The Chinatown Stalin made a ghost town: Millionka in Vladivostok, home for labourers who built the Russian Far East
- Tens of thousands of Chinese – labourers, refugees – called the Chinatown in Russia’s easternmost city home for decades until Stalin ordered it ‘liquidated’
Russian newspapers noted Chinese peddlers of paper flowers and other cheap goods at every station all the way to St Petersburg and, as with all who sought to exploit the natural wealth and new opportunities in Vladivostok, the Russian Empire’s most easterly city, many Chinese workers decided to settle there, too.
The Vladivostok district most of them would come to call home – an area that would soon become known as Millionka – was next to the busy port. Initially intended for the city’s expanding mercantile middle class, it consisted of well-built, three-storey red-brick buildings, replete with ornate arches and balconies. However, with views of a functioning port – rather than a romantic sea vista – the settlement somehow never attracted its target market.

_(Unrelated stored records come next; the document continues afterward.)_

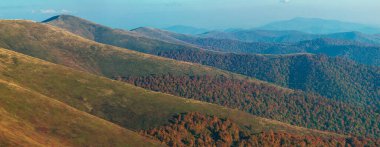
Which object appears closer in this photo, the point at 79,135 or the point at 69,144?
the point at 69,144

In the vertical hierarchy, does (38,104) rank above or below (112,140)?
above

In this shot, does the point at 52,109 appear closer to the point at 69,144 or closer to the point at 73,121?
the point at 73,121

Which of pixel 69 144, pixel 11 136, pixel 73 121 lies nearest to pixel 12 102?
pixel 73 121

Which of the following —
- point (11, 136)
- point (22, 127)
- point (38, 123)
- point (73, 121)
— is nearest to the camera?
point (11, 136)

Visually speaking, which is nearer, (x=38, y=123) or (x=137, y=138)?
(x=38, y=123)

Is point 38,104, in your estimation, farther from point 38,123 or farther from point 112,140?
point 112,140

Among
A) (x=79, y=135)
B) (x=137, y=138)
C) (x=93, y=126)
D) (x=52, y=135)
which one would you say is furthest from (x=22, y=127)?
(x=137, y=138)

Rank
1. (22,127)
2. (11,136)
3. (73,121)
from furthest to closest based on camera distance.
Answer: (73,121)
(22,127)
(11,136)

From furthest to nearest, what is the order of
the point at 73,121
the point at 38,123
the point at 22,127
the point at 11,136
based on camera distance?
the point at 73,121
the point at 38,123
the point at 22,127
the point at 11,136

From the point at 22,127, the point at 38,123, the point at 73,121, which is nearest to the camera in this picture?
the point at 22,127
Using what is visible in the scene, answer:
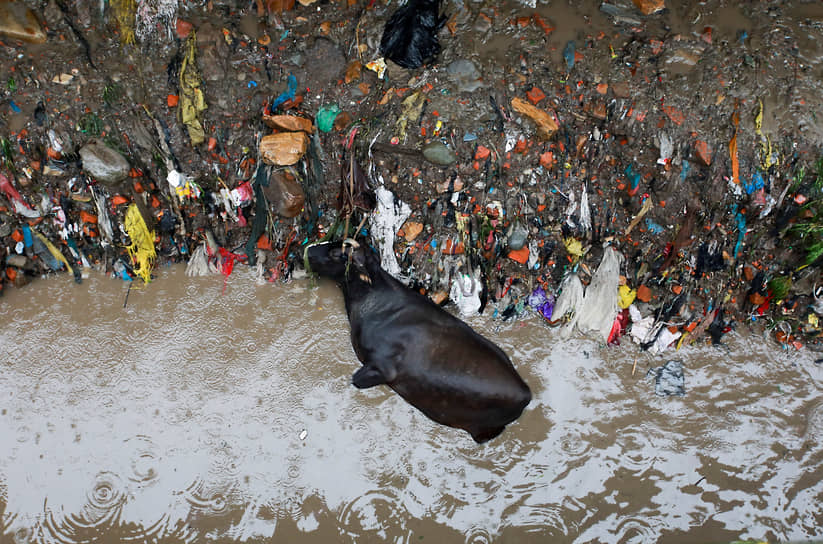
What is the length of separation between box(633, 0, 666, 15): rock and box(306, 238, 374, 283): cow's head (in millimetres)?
2051

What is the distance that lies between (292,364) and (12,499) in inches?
66.4

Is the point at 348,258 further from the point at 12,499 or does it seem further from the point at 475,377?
the point at 12,499

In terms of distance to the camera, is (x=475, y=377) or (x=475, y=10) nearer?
(x=475, y=377)

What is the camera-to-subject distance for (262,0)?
286cm

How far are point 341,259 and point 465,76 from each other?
1262 millimetres

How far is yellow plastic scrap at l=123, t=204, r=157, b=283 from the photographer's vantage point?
119 inches

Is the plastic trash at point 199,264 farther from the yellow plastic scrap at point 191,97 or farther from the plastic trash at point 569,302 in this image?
the plastic trash at point 569,302

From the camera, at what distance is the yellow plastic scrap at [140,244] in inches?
119

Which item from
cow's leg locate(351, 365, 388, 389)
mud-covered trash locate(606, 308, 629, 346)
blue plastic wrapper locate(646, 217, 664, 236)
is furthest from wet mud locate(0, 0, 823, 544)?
cow's leg locate(351, 365, 388, 389)

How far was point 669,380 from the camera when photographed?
2.98 metres

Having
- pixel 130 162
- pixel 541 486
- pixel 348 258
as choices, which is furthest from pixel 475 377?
pixel 130 162

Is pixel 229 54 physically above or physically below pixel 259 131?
above

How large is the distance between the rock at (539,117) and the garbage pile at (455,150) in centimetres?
1

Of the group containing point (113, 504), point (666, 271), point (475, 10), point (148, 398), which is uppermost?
point (475, 10)
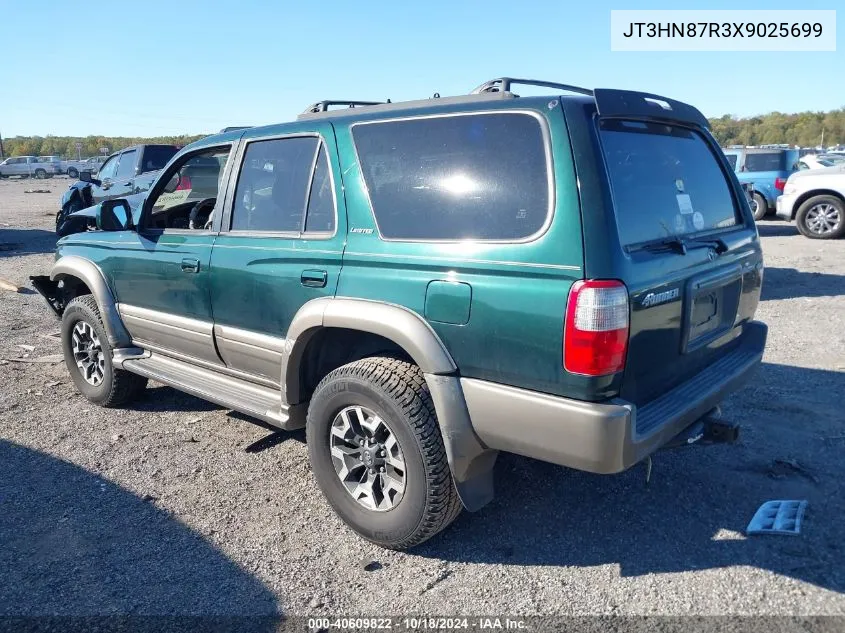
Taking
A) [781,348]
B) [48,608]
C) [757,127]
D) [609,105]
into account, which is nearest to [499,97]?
[609,105]

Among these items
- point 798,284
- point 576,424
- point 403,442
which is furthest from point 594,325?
point 798,284

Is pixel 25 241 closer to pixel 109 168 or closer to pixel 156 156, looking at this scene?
pixel 109 168

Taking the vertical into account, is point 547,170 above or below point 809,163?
above

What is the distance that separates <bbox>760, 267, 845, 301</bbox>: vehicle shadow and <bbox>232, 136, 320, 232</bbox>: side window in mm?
6476

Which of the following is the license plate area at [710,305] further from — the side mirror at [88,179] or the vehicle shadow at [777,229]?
the side mirror at [88,179]

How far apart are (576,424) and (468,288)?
2.21 feet

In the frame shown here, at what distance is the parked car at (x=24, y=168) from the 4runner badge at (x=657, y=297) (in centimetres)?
5217

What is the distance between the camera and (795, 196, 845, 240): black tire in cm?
1243

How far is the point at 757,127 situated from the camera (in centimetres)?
5856

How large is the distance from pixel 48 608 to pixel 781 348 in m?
5.83

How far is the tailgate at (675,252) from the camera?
8.39 ft

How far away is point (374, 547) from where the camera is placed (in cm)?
313

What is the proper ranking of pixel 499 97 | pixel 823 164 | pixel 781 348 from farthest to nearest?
pixel 823 164 → pixel 781 348 → pixel 499 97

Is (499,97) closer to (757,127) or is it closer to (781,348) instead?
(781,348)
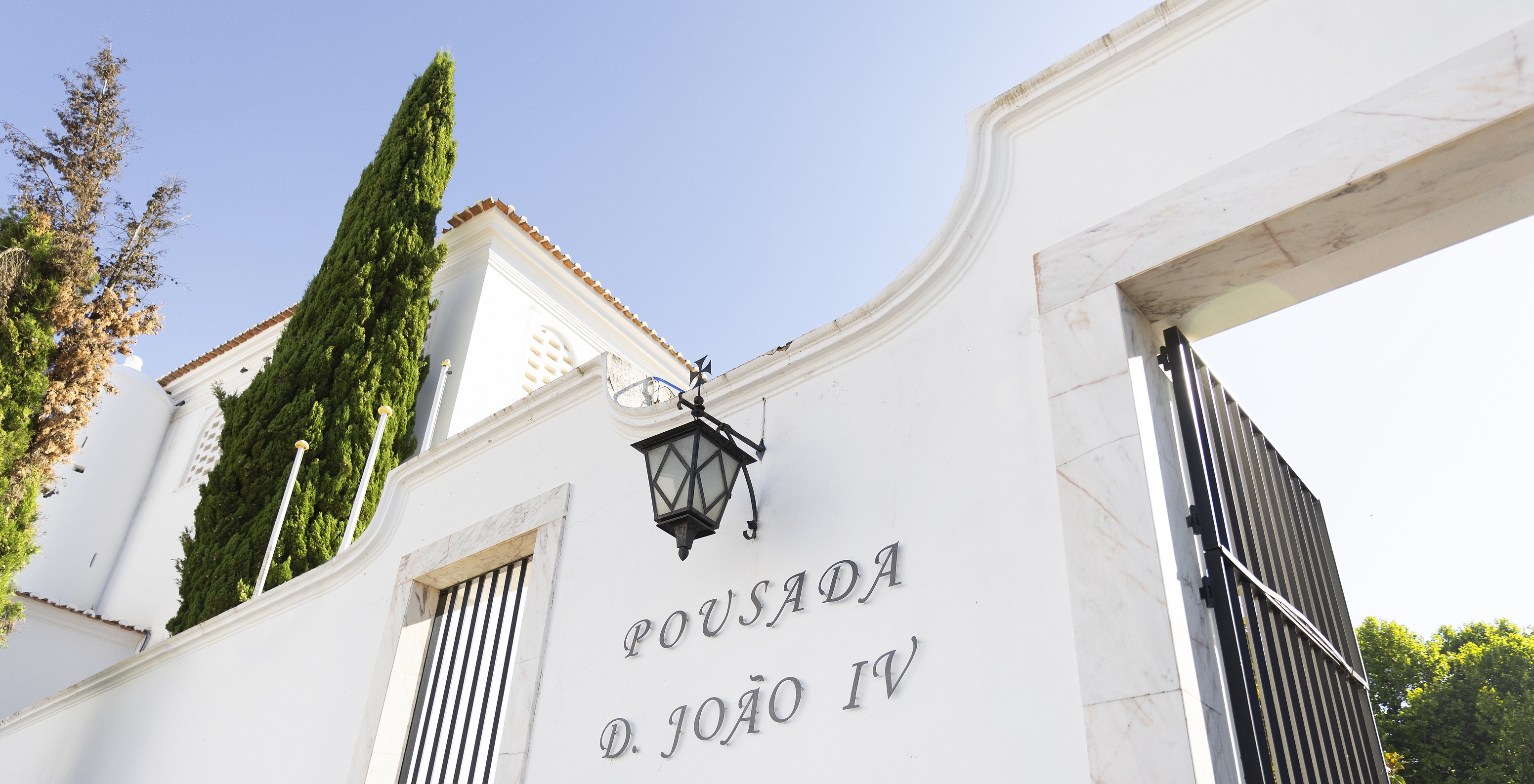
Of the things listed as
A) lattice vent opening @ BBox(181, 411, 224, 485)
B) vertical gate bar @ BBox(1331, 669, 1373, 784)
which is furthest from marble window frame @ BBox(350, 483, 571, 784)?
lattice vent opening @ BBox(181, 411, 224, 485)

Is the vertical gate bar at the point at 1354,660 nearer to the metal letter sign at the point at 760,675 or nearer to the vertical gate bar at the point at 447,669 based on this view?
the metal letter sign at the point at 760,675

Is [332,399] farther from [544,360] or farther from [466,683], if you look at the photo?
[466,683]

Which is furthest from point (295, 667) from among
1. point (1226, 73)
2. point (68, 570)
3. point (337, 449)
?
point (68, 570)

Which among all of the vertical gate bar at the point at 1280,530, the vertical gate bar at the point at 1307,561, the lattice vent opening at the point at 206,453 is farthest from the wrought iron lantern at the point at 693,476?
the lattice vent opening at the point at 206,453

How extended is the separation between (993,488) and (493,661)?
3.28 metres

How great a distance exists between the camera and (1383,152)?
3037 mm

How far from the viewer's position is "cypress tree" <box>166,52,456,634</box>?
10.2m

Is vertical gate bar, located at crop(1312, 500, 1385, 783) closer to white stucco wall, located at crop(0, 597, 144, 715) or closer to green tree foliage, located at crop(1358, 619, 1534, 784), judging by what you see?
white stucco wall, located at crop(0, 597, 144, 715)

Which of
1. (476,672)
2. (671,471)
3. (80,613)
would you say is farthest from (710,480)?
(80,613)

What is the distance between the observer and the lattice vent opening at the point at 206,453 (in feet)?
47.3

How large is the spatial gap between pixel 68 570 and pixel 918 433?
15.3 metres

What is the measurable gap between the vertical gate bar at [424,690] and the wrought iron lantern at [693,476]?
2452 mm

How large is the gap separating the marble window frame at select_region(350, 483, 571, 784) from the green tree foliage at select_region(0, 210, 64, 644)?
567 centimetres

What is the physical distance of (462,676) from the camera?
5566 millimetres
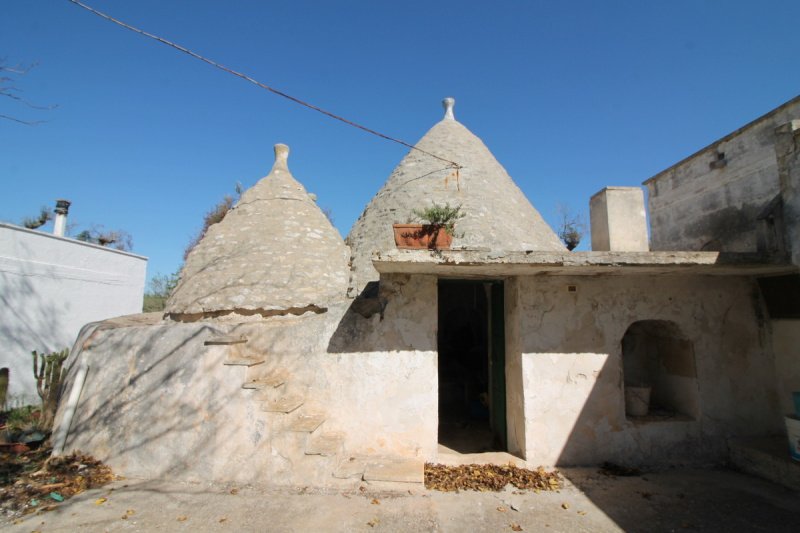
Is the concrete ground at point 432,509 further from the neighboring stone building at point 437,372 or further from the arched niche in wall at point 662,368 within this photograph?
the arched niche in wall at point 662,368

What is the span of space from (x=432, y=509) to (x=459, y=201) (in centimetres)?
637

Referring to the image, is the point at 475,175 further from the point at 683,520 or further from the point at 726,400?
the point at 683,520

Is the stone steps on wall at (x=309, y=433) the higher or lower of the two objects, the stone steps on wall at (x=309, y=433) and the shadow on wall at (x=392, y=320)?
the lower

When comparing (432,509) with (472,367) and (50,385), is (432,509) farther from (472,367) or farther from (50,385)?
(50,385)

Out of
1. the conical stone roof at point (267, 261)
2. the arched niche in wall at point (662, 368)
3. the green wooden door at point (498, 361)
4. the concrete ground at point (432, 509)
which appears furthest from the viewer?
the conical stone roof at point (267, 261)

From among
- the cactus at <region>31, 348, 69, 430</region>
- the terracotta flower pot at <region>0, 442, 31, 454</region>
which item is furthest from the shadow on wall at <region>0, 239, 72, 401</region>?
the terracotta flower pot at <region>0, 442, 31, 454</region>

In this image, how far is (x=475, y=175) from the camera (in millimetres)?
9211

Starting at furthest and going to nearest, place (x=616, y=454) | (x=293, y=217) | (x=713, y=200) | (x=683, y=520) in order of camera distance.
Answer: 1. (x=293, y=217)
2. (x=713, y=200)
3. (x=616, y=454)
4. (x=683, y=520)

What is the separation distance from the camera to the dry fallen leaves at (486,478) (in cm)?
389

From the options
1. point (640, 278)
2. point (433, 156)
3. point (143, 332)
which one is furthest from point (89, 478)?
point (433, 156)

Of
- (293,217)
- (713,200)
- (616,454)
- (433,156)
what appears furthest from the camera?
(433,156)

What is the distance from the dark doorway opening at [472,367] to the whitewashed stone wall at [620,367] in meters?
0.54

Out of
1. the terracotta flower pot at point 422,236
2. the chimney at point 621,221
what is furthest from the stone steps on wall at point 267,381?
the chimney at point 621,221

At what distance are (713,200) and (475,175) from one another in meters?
4.71
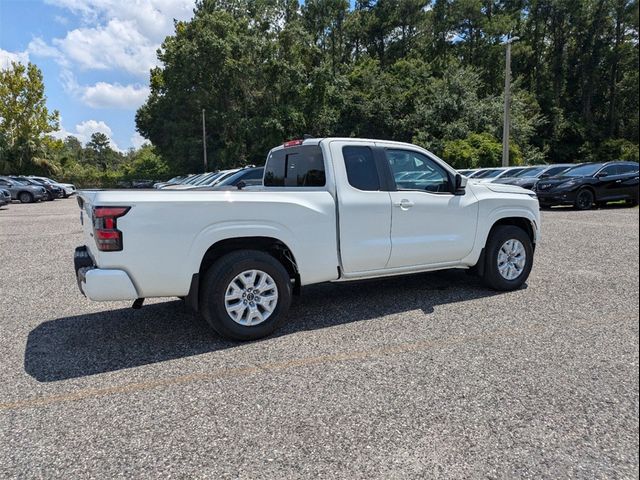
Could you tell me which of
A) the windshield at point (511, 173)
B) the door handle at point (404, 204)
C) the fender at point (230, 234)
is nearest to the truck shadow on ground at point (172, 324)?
the fender at point (230, 234)

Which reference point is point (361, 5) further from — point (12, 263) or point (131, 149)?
point (131, 149)

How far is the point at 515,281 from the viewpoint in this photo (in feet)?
19.6

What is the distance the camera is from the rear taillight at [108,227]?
3881 millimetres

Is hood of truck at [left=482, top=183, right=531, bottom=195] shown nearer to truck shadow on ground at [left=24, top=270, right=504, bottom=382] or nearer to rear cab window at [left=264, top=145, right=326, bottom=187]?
truck shadow on ground at [left=24, top=270, right=504, bottom=382]

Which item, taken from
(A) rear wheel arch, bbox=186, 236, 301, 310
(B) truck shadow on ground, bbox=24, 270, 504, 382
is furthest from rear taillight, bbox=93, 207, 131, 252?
(B) truck shadow on ground, bbox=24, 270, 504, 382

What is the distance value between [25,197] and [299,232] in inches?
1123

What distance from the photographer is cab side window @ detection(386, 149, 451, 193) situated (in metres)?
5.33

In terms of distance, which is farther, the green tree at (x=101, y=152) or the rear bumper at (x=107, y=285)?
the green tree at (x=101, y=152)

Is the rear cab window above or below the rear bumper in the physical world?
above

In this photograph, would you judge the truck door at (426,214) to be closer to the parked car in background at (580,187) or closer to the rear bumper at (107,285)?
the rear bumper at (107,285)

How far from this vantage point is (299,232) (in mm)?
4602

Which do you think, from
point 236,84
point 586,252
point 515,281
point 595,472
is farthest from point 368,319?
point 236,84

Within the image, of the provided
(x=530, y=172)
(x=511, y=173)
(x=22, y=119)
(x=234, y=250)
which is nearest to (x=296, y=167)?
(x=234, y=250)

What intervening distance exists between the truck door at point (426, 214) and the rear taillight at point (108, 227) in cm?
275
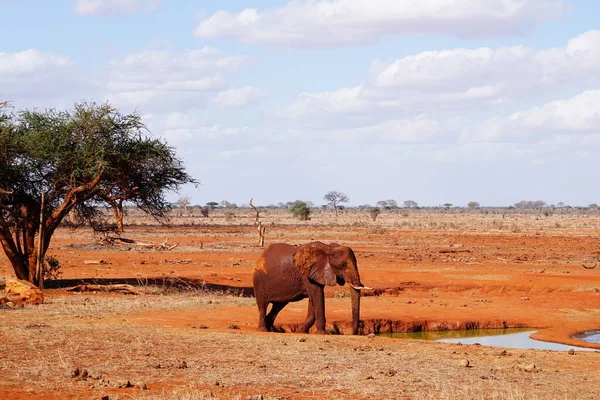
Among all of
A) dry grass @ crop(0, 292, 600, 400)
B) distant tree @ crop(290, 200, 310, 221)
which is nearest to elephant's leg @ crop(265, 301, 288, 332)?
dry grass @ crop(0, 292, 600, 400)

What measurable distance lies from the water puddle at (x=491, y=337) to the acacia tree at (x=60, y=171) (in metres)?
10.3

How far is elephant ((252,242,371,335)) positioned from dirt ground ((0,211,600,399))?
87 centimetres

As the area’s population swelled, so illegally built wooden extensions appeared in its cul-de-sacs. Lodging houses, basic dosshouses in many instances, were subdivided again and again into labyrinths of small dormitories equipped with bunk beds for Chinese workers. The buildings began to fall into disrepair, rubbish piled high, and the overloaded drains backed up. Millionka became a slum.
Legends grew about a network of tunnels beneath the district, “oriental cellars” for opium smoking and gambling. According to the local police, there were perhaps as many as 40 organised gambling and prostitution parlours.